Don't get me wrong though, I'm sure I did something wrong. Just because some others are not having the same problem. I'm leaning towards nutrients, but I used two additions of fermaid k in this last batch, though my notes are unclear how much. I probably followed the schedule I had for a mead I did before.


----------



## Duster (Nov 2, 2013)

I think you'll be fine. I would keep it racked off the lees as it clears.


----------



## Turock (Nov 3, 2013)

Downwards---Fermaid K should always be used with Go Ferm or Go Ferm Protect, and the second dose pitched at 1/3 sugar depletion.
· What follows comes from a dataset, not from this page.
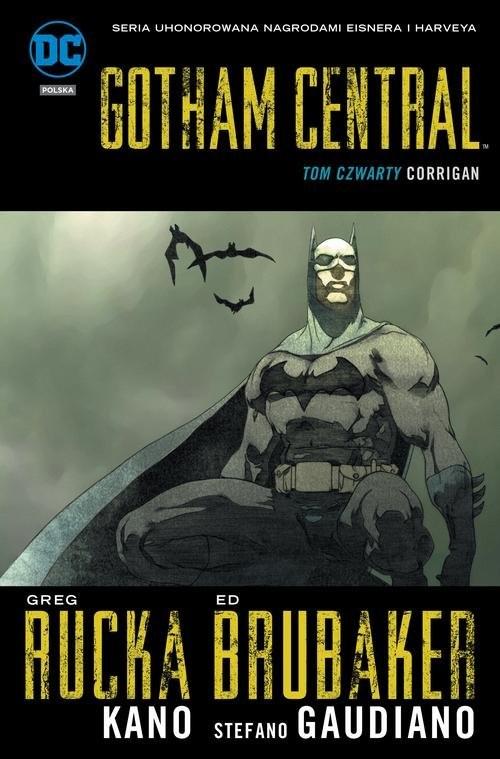 okładka Gotham Central Tom 4 Corriganksiążka |  | Greg Rucka, Ed Brubaker, Kano .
Be sure to follow the directions when using these complex nutrients.

It's sort of a mystery to me why peach seems to be so troublesome for so many winemakers.


----------



## thinman56 (Nov 3, 2013)

Well, I can see I made at least three mistakes. I thawed the fruit completely before adding K-meta. I fermented at ~82-86F (it went fast, like three days). I only added the nutrient to my yeast starter and to the ferment at about SG=1.050. I'll keep going on this one for a few months and see how it goes, but I'll know better for next year. I'll try the Reduless if the odor persists.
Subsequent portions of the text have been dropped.